Looks good.  And nice dedication to crack your own.


----------



## bwsmith_2000 (May 22, 2015)

I use a spice grinder. It works well. You might want to give it a try.


----------



## tbrtt1 (May 22, 2015)

You can buy coarse ground pepper or as mentioned use a spice grinder which I use as well. It has become an essential tool for making rubs. I grind sea salt, cumin seeds, pepper corns of all colors, allspice, nutmeg, etc.


----------



## oldschoolbbq (May 22, 2015)

I can save you a lot of work , go to a Restaurant Supply and get a big container of Cracked Black Pepper , about $11. I too grind a lot of Spices also , but the

Pepper thingy is easier with the Store bought stuff.

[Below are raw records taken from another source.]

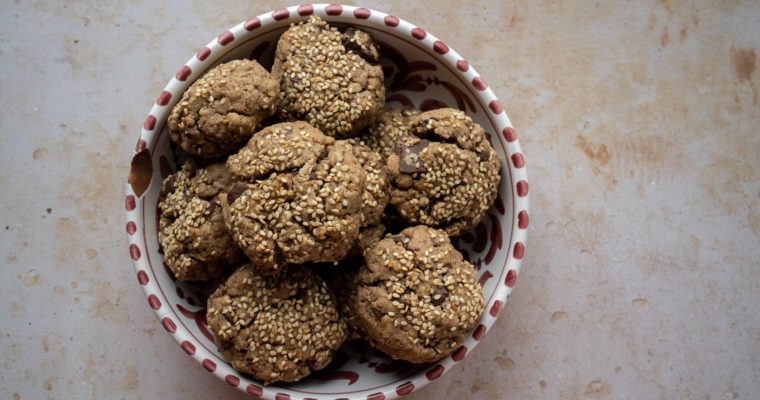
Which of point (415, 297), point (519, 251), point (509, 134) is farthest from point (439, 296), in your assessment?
point (509, 134)

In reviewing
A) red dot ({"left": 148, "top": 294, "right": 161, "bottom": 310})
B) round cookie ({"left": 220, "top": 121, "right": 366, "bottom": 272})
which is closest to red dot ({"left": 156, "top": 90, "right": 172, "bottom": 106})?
round cookie ({"left": 220, "top": 121, "right": 366, "bottom": 272})

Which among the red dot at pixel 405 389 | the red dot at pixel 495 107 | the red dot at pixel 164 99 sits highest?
the red dot at pixel 495 107

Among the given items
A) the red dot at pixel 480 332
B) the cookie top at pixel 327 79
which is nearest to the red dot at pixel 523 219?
the red dot at pixel 480 332

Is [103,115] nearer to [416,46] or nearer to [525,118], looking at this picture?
[416,46]

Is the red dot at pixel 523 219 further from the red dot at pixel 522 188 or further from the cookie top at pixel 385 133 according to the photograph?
the cookie top at pixel 385 133

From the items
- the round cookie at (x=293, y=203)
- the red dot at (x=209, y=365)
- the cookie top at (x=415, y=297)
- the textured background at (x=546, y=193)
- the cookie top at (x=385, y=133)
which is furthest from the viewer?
the textured background at (x=546, y=193)

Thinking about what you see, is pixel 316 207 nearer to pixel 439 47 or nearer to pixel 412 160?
pixel 412 160
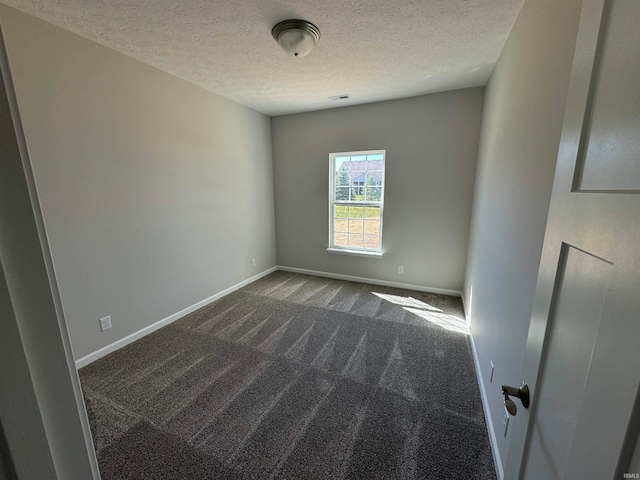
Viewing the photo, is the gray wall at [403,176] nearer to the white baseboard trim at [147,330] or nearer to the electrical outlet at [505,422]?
the white baseboard trim at [147,330]

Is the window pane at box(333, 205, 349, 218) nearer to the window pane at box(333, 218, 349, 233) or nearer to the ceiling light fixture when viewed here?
the window pane at box(333, 218, 349, 233)

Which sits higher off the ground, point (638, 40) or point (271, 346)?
point (638, 40)

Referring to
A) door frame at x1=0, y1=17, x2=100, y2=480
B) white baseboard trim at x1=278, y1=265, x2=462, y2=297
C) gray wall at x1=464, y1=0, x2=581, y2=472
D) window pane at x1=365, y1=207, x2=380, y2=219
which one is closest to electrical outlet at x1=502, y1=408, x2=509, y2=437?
gray wall at x1=464, y1=0, x2=581, y2=472

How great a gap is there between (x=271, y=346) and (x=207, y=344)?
24.6 inches

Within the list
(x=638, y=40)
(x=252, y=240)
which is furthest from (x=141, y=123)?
(x=638, y=40)

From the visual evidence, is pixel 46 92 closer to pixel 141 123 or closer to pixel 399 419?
pixel 141 123

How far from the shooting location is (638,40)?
17.0 inches

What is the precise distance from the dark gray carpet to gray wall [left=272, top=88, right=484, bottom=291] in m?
0.95

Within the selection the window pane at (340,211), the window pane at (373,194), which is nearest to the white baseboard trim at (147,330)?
the window pane at (340,211)

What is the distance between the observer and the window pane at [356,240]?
159 inches

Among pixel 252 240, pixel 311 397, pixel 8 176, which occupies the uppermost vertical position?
pixel 8 176

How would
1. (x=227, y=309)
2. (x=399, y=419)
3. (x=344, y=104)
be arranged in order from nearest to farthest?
(x=399, y=419)
(x=227, y=309)
(x=344, y=104)

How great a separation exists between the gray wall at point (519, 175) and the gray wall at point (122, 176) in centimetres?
299

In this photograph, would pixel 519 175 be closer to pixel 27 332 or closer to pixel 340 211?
pixel 27 332
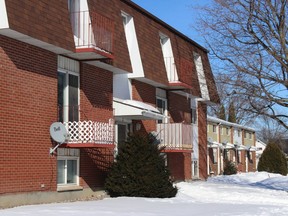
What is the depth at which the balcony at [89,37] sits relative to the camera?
16.8 metres

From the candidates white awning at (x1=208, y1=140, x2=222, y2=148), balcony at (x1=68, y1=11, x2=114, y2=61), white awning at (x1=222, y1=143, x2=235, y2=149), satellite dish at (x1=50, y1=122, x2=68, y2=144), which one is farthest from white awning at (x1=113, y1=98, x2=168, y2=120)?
white awning at (x1=222, y1=143, x2=235, y2=149)

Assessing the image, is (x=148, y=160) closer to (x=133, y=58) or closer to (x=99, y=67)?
(x=99, y=67)

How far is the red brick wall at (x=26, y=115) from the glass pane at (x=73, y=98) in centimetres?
105

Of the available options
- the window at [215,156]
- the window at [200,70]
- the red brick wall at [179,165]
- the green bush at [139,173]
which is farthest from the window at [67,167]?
the window at [215,156]

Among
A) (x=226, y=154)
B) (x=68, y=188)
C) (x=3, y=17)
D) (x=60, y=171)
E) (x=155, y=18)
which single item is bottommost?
(x=68, y=188)

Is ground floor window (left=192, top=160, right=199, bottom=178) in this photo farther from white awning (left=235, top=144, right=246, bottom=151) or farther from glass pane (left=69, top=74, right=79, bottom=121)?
white awning (left=235, top=144, right=246, bottom=151)

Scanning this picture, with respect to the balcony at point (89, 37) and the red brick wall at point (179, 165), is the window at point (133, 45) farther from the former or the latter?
the red brick wall at point (179, 165)

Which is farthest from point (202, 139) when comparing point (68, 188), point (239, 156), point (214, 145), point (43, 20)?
point (239, 156)

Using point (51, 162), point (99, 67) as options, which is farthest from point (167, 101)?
point (51, 162)

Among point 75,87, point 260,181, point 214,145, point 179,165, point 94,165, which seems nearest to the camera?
point 75,87

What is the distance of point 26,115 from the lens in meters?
15.0

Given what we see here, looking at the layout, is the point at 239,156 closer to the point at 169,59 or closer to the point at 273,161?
the point at 273,161

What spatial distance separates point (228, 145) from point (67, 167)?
1318 inches

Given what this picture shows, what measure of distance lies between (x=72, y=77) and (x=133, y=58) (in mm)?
4440
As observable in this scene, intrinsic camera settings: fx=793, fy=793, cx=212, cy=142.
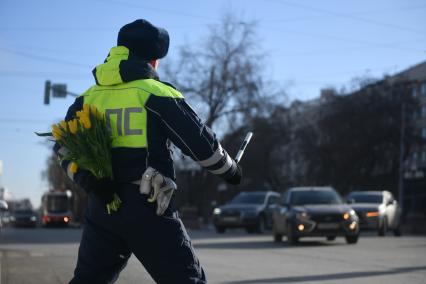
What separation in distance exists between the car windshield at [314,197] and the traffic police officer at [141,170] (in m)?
16.4

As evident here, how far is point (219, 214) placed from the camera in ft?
103

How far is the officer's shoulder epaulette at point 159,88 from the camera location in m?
3.80

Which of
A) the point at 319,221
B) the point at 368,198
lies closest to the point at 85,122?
the point at 319,221

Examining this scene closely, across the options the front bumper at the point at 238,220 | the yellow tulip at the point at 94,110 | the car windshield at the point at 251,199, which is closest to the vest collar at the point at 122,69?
the yellow tulip at the point at 94,110

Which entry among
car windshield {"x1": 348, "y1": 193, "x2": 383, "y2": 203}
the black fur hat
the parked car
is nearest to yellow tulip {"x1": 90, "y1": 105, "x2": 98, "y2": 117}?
the black fur hat

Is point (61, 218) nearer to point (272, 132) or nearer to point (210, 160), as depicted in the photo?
point (272, 132)

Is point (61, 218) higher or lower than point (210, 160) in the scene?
lower

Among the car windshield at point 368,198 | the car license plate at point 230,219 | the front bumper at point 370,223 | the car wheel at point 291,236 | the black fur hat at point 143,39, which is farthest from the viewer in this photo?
the car license plate at point 230,219

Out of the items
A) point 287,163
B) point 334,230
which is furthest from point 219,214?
point 287,163

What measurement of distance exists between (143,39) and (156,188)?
0.85 metres

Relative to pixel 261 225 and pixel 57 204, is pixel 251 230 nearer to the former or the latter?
pixel 261 225

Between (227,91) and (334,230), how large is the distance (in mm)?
32141

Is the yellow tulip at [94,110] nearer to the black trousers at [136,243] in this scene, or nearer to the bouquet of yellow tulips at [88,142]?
the bouquet of yellow tulips at [88,142]

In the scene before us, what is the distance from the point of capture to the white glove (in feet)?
11.9
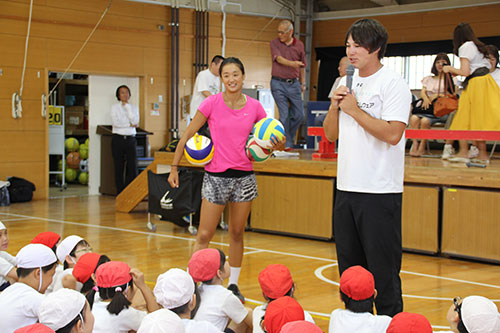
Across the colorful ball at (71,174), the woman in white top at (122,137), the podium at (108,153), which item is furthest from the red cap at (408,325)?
the colorful ball at (71,174)

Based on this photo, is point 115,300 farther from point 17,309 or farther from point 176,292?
point 17,309

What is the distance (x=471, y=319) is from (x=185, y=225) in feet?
16.2

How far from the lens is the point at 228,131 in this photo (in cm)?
410

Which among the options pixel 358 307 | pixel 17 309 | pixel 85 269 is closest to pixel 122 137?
pixel 85 269

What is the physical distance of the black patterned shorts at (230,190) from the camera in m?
4.09

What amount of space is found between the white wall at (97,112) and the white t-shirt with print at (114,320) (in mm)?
8486

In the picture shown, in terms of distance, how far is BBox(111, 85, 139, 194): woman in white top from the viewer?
1032 centimetres

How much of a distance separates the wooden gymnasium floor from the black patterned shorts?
73 centimetres

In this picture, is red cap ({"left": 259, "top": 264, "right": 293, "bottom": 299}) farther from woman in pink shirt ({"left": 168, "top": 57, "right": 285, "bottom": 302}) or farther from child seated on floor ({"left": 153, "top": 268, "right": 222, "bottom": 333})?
woman in pink shirt ({"left": 168, "top": 57, "right": 285, "bottom": 302})

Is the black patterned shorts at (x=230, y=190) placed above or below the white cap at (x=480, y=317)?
above

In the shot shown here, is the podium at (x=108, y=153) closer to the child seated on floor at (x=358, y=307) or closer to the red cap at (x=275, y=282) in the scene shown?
the red cap at (x=275, y=282)

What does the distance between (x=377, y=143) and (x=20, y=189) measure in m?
8.02

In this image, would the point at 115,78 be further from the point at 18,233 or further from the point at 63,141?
the point at 18,233

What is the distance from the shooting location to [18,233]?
677 centimetres
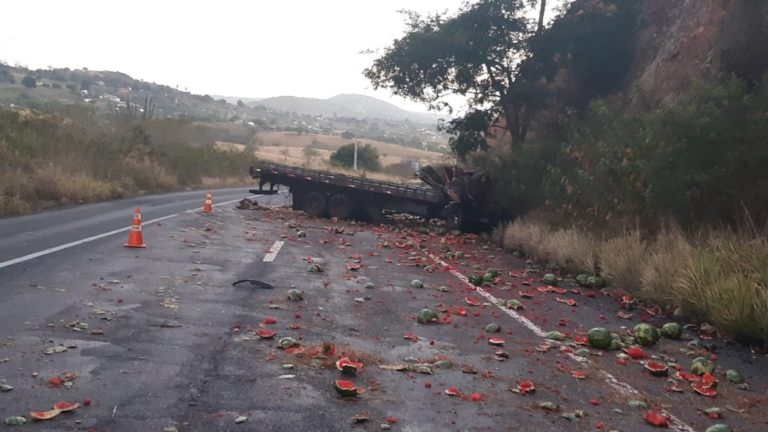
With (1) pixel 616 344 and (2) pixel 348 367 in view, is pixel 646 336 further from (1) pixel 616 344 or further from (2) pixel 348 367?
(2) pixel 348 367

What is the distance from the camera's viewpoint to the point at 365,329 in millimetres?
8695

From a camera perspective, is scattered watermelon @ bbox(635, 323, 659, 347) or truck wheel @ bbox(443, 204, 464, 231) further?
truck wheel @ bbox(443, 204, 464, 231)

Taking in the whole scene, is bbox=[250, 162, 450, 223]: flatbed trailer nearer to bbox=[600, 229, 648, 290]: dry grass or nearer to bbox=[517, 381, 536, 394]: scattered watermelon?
bbox=[600, 229, 648, 290]: dry grass

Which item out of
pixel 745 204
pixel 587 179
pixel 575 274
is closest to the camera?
pixel 745 204

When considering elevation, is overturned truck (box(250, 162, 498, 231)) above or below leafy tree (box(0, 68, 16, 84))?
below

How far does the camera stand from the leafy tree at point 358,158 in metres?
65.9

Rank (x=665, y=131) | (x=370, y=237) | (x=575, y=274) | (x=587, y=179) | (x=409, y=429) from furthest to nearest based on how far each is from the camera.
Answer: (x=370, y=237) → (x=587, y=179) → (x=575, y=274) → (x=665, y=131) → (x=409, y=429)

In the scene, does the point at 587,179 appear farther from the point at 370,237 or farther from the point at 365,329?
the point at 365,329

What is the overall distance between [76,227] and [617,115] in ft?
40.4

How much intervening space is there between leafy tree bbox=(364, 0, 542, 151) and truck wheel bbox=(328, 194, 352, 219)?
4810 millimetres

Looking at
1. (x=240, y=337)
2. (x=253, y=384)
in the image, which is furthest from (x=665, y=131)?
(x=253, y=384)

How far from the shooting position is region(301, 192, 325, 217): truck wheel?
26094 millimetres

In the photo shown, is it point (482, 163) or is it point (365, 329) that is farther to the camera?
point (482, 163)

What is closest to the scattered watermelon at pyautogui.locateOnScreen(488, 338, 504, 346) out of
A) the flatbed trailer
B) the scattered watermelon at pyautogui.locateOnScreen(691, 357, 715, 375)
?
the scattered watermelon at pyautogui.locateOnScreen(691, 357, 715, 375)
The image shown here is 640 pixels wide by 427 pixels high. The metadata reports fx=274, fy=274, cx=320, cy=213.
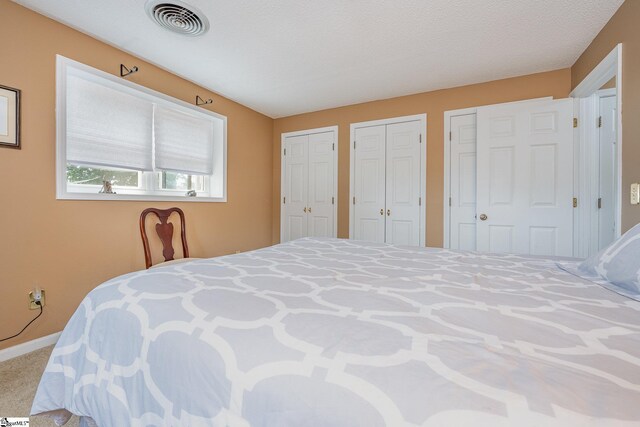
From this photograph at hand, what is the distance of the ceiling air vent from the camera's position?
185cm

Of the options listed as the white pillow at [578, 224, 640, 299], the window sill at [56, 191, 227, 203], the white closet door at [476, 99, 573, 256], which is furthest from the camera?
the white closet door at [476, 99, 573, 256]

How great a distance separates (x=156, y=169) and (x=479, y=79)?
11.5ft

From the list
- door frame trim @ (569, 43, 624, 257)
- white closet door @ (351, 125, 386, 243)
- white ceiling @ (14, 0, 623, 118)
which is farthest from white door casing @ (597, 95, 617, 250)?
white closet door @ (351, 125, 386, 243)

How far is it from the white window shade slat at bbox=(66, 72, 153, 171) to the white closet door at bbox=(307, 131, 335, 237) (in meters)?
2.08

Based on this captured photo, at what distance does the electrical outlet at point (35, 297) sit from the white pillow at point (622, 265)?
10.7 feet

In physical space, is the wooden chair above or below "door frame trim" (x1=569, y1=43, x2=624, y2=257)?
below

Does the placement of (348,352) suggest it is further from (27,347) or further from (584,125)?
(584,125)

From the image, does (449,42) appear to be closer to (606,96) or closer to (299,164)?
(606,96)

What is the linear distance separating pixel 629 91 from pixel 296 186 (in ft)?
11.2

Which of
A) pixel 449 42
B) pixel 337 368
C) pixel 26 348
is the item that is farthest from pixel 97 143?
pixel 449 42

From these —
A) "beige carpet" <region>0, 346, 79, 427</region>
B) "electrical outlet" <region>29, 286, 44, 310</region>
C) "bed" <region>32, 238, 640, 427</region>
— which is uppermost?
"bed" <region>32, 238, 640, 427</region>

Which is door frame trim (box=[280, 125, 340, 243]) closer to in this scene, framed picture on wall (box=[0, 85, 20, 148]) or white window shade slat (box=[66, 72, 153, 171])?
white window shade slat (box=[66, 72, 153, 171])

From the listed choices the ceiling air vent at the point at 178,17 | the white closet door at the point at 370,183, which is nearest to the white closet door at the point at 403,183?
the white closet door at the point at 370,183

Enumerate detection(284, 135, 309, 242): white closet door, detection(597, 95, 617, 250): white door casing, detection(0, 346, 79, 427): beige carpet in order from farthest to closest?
1. detection(284, 135, 309, 242): white closet door
2. detection(597, 95, 617, 250): white door casing
3. detection(0, 346, 79, 427): beige carpet
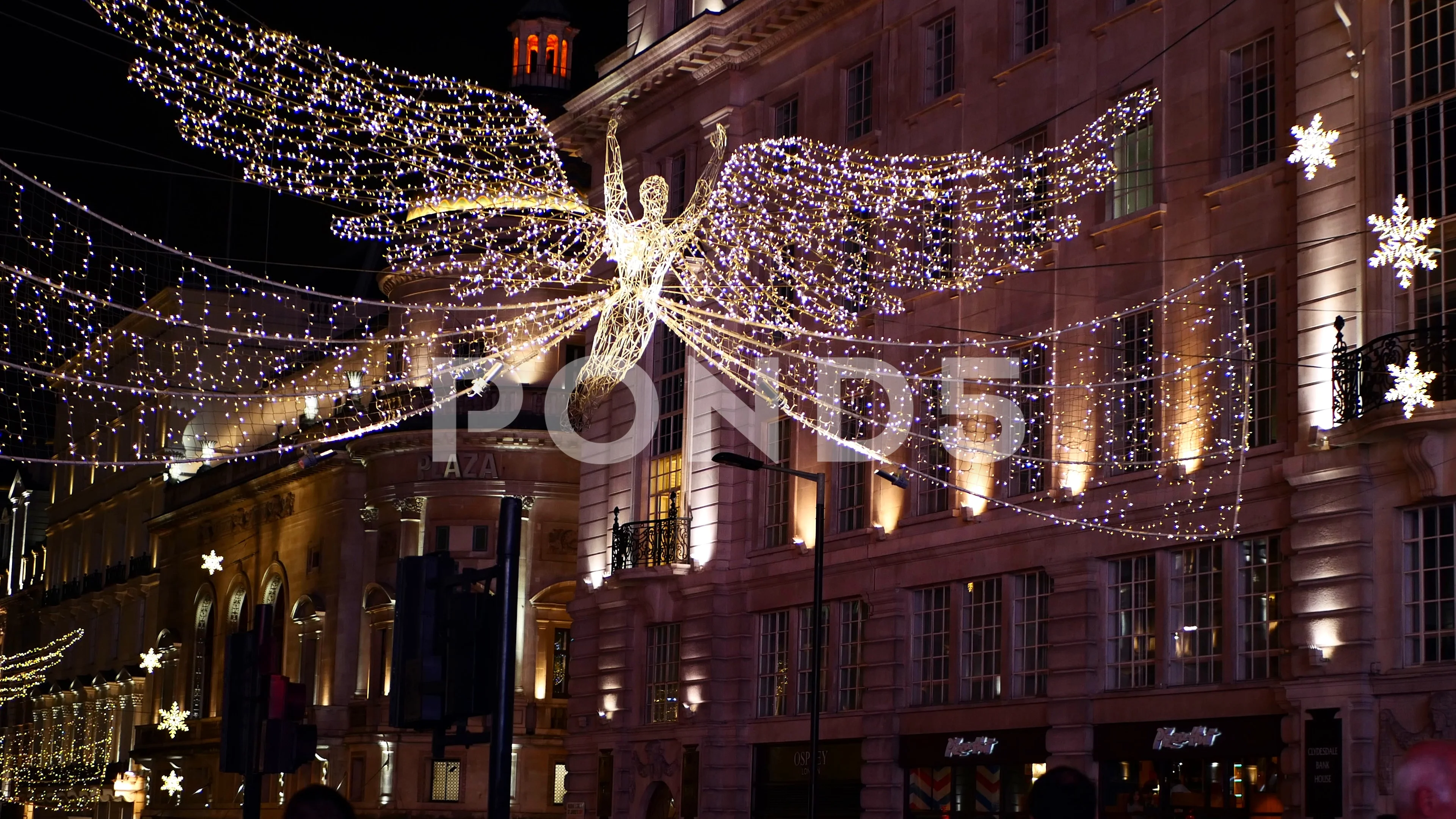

Man , I commend you for using the Pepper and Salt (is it Kosher or large Crystal Sea Salt ?) , I use Kosher ( cheap, like $2 will get a big box.).

Also , do you (frown) wrap you Brisky while cooking . Now each to his own , but I feel you get a better b*a*rk . JS.

Anyhow as always , have a good time and . . .


----------



## mneeley490 (May 22, 2015)

oldschoolbbq said:


> Also , do you (frown) wrap you Brisky while cooking . Now each to his own , but I feel you get a better b*a*rk . JS.


Aaron Franklin wraps his in butcher paper. I've tried it. It doesn't hold in as much moisture as foil, so you get a better bark.

And I'm too lazy to hand grind pepper (having done it before in a pinch); I get mine in bulk, too. Kudos to nmaust for his perseverance.


----------



## nmaust (May 22, 2015)

I like having the pepper fresh, & it only took a half hour to crack it all.  I go with Kosher salt.  I used to wrap but did my last brisket without wrapping & loved how it turned out.  I'm throwing a 13# prime from Costco on tonight at around 10pm & hope the rain holds off so I can babysit it outside all night. Hopefully I'll remember to post a QView


----------



## nmaust (May 22, 2015)

I like having the pepper fresh, & it only took a half hour to crack it all.  I go with Kosher salt.  I used to wrap but did my last brisket without wrapping & loved how it turned out.  I'm throwing a 13# prime from Costco on tonight at around 10pm & hope the rain holds off so I can babysit it outside all night. Hopefully I'll remember to post a QView


----------



## tbrtt1 (May 23, 2015)

I don't find it much trouble to grind the pepper or any of the other spices. Every couple of weeks I grind up about a cup of sea salt, a cup of peppercorns, about a half cup of cumin seeds. I use this with some brown sugar and other a sundry spices to make a big batch of rub. Lasts me for several smokes, depending on what I an doing. 

FWIW, I don't wrap anything as I think one can see the face of God in a good bark (thats how much I love bark). Also, Franklin doesn't always wrap his briskets, according to what he has said. He did it for one of his videos to show that if you do wrap, you should consider paper in lieu of foil. But I am not an expert on Franklin. May be he has gone to wrapping all his briskies. I'll be posting my brisky I did last night in my sleep in about 2 minutes.


----------